Now here comes the tricky part. Whether or not Bitlocker is FIPS complaint is decided by if one of the cryptographic keys that protector is using is indeed FIPS compliant. Password protectors for the operating system drive/fixed data drive are not complaint with FIPS specification, so does the recovery password until Windows 8.  The below article discusses this in more detail:

The recovery password for Windows BitLocker is not available when FIPS
compliant policy is set in Windows Vista, Windows Server 2008, Windows 7
and Windows Server 2008 R2
http://support.microsoft.com/kb/947249

Let’s say there is a ‘happy go lucky’ organization that uses TPM+PIN protectors to authenticate the OS drive of user’s laptop running Windows 7 and storing recovery passwords in MBAM database. If a user gets locked out, Helpdesk will provide the information of recovery password to the user to unlock the machine. This is the happy ending of the story until one day FIPS were to be mandatorily implemented.
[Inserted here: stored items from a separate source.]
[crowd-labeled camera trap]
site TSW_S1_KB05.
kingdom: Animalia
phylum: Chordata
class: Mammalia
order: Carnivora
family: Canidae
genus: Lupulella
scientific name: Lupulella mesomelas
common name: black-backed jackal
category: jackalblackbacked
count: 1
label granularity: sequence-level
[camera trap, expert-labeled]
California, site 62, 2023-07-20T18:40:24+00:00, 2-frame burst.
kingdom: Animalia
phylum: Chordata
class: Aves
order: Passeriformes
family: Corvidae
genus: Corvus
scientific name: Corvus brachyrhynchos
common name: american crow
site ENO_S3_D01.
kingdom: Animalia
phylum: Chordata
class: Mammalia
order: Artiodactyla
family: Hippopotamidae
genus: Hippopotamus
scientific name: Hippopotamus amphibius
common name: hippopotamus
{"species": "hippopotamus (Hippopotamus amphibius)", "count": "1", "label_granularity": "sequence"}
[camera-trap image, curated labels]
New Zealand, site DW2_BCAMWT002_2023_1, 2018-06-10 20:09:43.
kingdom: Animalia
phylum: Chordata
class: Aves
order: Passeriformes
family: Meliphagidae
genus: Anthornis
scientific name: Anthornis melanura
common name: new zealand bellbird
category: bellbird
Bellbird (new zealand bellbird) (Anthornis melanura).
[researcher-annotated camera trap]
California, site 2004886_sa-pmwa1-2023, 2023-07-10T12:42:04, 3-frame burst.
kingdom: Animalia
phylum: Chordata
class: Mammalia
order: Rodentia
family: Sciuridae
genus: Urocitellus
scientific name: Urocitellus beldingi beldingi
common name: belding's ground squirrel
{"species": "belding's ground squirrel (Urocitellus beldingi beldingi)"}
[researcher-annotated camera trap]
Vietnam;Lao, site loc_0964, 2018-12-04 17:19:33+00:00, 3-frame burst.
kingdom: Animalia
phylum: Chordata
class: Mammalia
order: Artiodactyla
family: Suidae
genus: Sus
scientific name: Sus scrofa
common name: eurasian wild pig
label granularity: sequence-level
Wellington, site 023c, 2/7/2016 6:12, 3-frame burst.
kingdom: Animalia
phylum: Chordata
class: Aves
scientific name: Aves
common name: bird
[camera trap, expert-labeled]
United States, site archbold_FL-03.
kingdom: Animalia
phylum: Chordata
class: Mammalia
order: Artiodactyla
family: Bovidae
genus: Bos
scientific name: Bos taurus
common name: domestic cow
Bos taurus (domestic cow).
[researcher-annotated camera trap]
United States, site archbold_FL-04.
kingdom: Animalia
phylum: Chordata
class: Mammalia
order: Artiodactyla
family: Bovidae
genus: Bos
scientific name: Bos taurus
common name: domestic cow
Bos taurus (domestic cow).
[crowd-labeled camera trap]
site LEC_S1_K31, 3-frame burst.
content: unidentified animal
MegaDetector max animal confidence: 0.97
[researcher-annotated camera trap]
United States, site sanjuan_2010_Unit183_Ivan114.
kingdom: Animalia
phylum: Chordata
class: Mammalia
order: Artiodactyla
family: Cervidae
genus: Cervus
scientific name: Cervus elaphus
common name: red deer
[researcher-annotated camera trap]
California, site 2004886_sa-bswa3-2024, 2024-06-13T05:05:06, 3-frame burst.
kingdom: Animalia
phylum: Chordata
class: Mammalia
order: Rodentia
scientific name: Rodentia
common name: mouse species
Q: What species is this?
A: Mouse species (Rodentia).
a. Will this happy go lucky Organization be FIPS complaint? No, as it is using recovery password as a protector which is not FIPS complaint.
b. Does this means while infrastructure needs to be rebuilt from scratch? Of course not!

Steps to make this environment FIPS complaint;

Step 1:

We need to get rid of the recovery password which is making the infrastructure non FIPS complaint. First thing would be to delete the associated recovery password with this Windows 7 machine. Run the following from an elevated command prompt:

manage-bde -protectors -get c:

This lists all the protectors

Volume C: [OSDisk]
All Key Protectors

    TPM And PIN:
      ID: {161941A3-8CB3-439C-8FC6-1642D0C97C8D}
      PCR Validation Profile:
        0, 2, 4, 11

    Numerical Password:
      ID: {C6DF1E74-467F-4BE8-9C59-C9A9F345B9A0}
      Password:
        017666-710820-610731-029986-330385-020009-303017-612733

Note the ID of the Numerical password protector and to delete it run the following command:

manage-bde -protectors -delete c: -id {C6DF1E74-467F-4BE8-9C59-C9A9F345B9A0}

This will delete the recovery password protector.

Step 2:

Now, imagine if the user forgot the PIN or because of any other reasons gets locked out. We should need to have a way to break back into machine. So we need to add some protectors that will help us in lockdown situations. Fortunately, we still have a choice to make here. We can add any of the two protectors which are FIPS compliant.

a. Data recovery agent

How to use Bitlocker Data Recovery Agent to unlock Bitlocker Protected Drives
http://blogs.technet.com/b/askcore/archive/2010/10/11/how-to-use-bitlocker-data-recovery-agent-to-unlock-bitlocker-protected-drives.aspx

b. Add a recovery key to the volume, this is as simple as running the command where e: is the destination drive where you want to store the .BEK file.

manage-bde -protectors -add c: -rk e:

Just save this file in a safe place.  If a machine gets locks out, copy it over to a USB drive.  More information can be found  here:

What is a BitLocker recovery key?
http://Windows.microsoft.com/en-in/Windows7/what-is-a-bitlocker-recovery-key

Step 3:

Though not mandatory, once we will enable the group policy for FIPS, it will not allow creation of FIPS. We can additionally disable the creation of any more recovery passwords. Just disable the policy like I did below under Computer Configuration\Administrative Templates\Windows Components\BitLocker Drive Encryption.

image

As "Password" is not a FIPS complaint protectors, you cannot use it with fixed data drive either. We can either use a smart card protector or a DRA… And happy go lucky should be happy again!

As stated above, this is specifically meant for Windows 7/Vista and Windows Server 2008/2008R2. Had the company been proactive in moving along to a newer version of Windows (i.e. Windows 8/8.1, Windows Server 2012/2012R2), it would not have any effect on them. The recovery password is FIPS compliant for Windows 8 and above operating systems.

So this is pretty much it. Keep your machines encrypted until next time.

I thank Himanshu Singh for taking time out to go through this blog.